La “derecha desquiciada” es minoritaria aunque con gran capacidad de amplificación de su voz gracias a operadores mediáticos sin responsabilidad política ni social.
En el año 2015, parecía que se rompía por primera vez en la historia contemporánea ese empate hegemónico: un gobierno de la línea nacional y popular podía terminar su mandato sin la interrupción institucional vía golpe de Estado, y, al mismo tiempo, asumía por vía democrática una experiencia liberal conservadora neta y pura, es decir, sin aditamentos de partidos populares como ocurrió durante el menemismo, por ejemplo. Fue tan novedoso ese año 2015 que hasta algunos intelectuales progresistas se animaron a proclamar con entusiasmo el nacimiento de una “derecha democrática”. Y algo de razón había. Al menos sino democrática en su esencia y en sus prácticas –recordemos las persecuciones mediáticas, la manipulación de la justicia, las represiones de las manifestaciones opositoras, el festival de decretos y las cacerías a dirigentes del gobierno del peronismo kirchnerista- el macrismo, cara nueva de la vieja derecha liberal argentina, parecía haber aceptado cumplir con las reglas del sistema democrático.

El problema surgió en el 2019. El sueño liberal conservador se derrumbó un domingo de agosto en el que las mayorías decidieron darle la espalda a las políticas neoliberales de ajuste y empobrecimiento. La derrota definitiva de octubre asomó en el horizonte y el peronismo kirchnerista emergió como alternativa –pese a las brutales operaciones del entramado mediático judicial- para componer los desaguisados cometidos por el macrismo al mando del Estado. Y el problema está en que el empate hegemónico se hace nuevamente evidente: el peronismo gana elecciones, el antiperonismo más crudo –no toda la dirigencia ni todos sus representados ni siquiera los sectores simplemente no peronistas- ve como se derrumba el castillo de naipes de la experiencia electoral del macrismo.

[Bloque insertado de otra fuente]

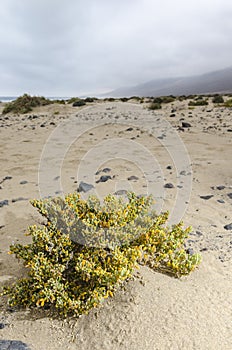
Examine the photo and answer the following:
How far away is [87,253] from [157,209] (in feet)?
6.43

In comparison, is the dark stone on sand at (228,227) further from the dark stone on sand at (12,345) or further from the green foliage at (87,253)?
the dark stone on sand at (12,345)

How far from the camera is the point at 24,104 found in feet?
76.5

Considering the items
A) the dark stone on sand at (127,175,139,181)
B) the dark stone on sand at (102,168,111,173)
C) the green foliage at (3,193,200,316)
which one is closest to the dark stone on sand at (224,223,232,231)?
the green foliage at (3,193,200,316)

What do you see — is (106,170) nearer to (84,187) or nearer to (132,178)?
(132,178)

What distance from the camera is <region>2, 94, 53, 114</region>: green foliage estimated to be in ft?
73.9

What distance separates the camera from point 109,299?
2451mm

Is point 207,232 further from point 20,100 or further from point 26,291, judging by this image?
point 20,100

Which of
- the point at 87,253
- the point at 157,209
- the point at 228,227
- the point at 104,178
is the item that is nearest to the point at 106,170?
the point at 104,178

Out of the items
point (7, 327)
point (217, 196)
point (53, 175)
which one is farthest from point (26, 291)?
point (53, 175)

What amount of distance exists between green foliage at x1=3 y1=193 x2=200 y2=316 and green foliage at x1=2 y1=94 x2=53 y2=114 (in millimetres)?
20746

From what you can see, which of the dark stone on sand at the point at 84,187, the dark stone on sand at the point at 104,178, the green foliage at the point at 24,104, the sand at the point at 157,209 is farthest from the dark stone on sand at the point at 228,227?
the green foliage at the point at 24,104

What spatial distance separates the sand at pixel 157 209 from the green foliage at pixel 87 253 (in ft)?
0.54

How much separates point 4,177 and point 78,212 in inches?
161

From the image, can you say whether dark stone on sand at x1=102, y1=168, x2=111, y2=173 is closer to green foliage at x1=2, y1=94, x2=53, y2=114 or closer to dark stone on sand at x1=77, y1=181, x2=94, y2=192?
dark stone on sand at x1=77, y1=181, x2=94, y2=192
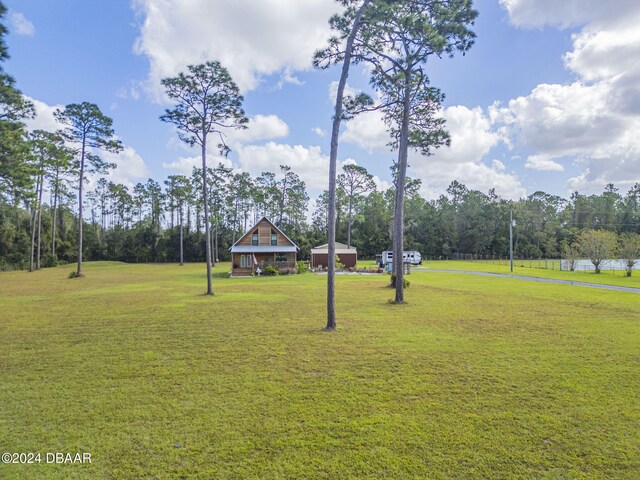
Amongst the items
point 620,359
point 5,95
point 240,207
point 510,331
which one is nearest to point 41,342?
point 510,331

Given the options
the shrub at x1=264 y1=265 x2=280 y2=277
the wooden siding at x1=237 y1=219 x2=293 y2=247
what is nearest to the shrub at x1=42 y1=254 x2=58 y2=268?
the wooden siding at x1=237 y1=219 x2=293 y2=247

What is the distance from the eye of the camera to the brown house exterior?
109 feet

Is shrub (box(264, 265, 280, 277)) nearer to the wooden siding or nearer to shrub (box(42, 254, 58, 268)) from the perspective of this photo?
the wooden siding

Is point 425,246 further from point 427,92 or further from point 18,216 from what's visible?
point 18,216

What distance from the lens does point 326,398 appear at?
196 inches

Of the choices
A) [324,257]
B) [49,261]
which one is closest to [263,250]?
[324,257]

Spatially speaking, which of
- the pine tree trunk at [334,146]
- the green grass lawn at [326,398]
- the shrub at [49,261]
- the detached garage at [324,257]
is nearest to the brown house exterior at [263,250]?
the detached garage at [324,257]

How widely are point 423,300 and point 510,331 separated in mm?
5801

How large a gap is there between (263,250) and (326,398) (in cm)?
2940

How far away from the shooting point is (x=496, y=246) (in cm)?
6600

La respuesta es oponer racionalidad al desquicio, moderación a los exabruptos y más democracia ante los nudos de autoritarismo del pasado.

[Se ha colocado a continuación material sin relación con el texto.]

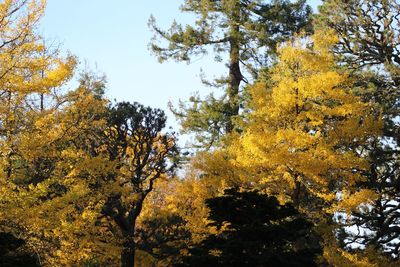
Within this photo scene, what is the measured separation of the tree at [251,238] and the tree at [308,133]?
3059 mm

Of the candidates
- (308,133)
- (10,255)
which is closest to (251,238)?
(10,255)

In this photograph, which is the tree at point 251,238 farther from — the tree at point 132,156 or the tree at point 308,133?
the tree at point 132,156

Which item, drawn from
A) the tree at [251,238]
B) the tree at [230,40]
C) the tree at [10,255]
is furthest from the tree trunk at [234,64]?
the tree at [10,255]

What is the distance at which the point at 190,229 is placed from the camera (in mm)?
15312

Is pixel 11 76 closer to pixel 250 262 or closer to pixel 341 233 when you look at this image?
pixel 250 262

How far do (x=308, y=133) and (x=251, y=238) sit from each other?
4.69m

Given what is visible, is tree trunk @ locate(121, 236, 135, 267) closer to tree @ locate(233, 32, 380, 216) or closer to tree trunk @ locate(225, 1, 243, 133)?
tree @ locate(233, 32, 380, 216)

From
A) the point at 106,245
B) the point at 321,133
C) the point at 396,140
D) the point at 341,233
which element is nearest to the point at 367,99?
the point at 396,140

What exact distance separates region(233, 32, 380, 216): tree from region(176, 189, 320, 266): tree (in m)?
3.06

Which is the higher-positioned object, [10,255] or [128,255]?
[128,255]

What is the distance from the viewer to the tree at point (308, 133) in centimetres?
1210

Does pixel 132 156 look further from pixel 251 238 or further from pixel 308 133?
pixel 251 238

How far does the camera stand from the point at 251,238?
28.7 ft

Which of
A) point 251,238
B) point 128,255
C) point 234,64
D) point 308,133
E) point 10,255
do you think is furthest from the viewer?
point 234,64
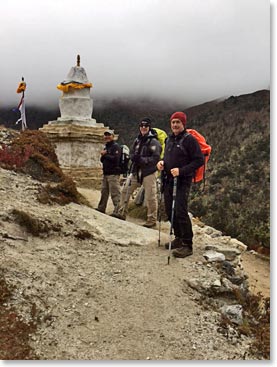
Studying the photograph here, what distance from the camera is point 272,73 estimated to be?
16.6 feet

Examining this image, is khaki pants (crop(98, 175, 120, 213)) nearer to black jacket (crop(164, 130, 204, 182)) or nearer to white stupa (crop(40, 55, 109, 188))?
black jacket (crop(164, 130, 204, 182))

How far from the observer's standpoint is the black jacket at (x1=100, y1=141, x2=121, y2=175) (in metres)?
7.63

Esa toma de conciencia coloca a la Argentina una vez más al borde del empate hegemónico. Los sectores antiperonistas comprenden que no pueden ganar elecciones fácilmente. Impotentes, “prefieren morirse” a tener que obedecer a un gobierno peronista. O agitar fantasmas del pasado o experiencias de países vecinos como Brasil y Bolivia. Amenazan, gritan, advierten. Jóvenes libertarios se convierten en los liberticidas de siempre. Y en ese marco un ex presidente expresa una advertencia “vinculada con la pérdida momentánea de la mente que se desengancha de la realidad”.
No es grave. Son expresiones de un sector que podríamos definir como “una derecha desquiciada”, minoritaria aunque con gran capacidad de amplificación de su voz gracias a operadores mediáticos sin responsabilidad política ni social. La respuesta correcta por parte de las fuerzas democráticas mayoritarias es sencilla de dar: simplemente se trata de oponer racionalidad al desquicio, moderación a los exabruptos y más democracia ante los nudos de autoritarismo –aunque sean declamativos o imaginarios- del pasado. Y, fundamentalmente, reequilibrar el sistema político para que no haya hendijas donde pueda inmiscuirse la impotencia de sectores minoritarios que puedan ser tentados por discursos y conductas antisistémicas.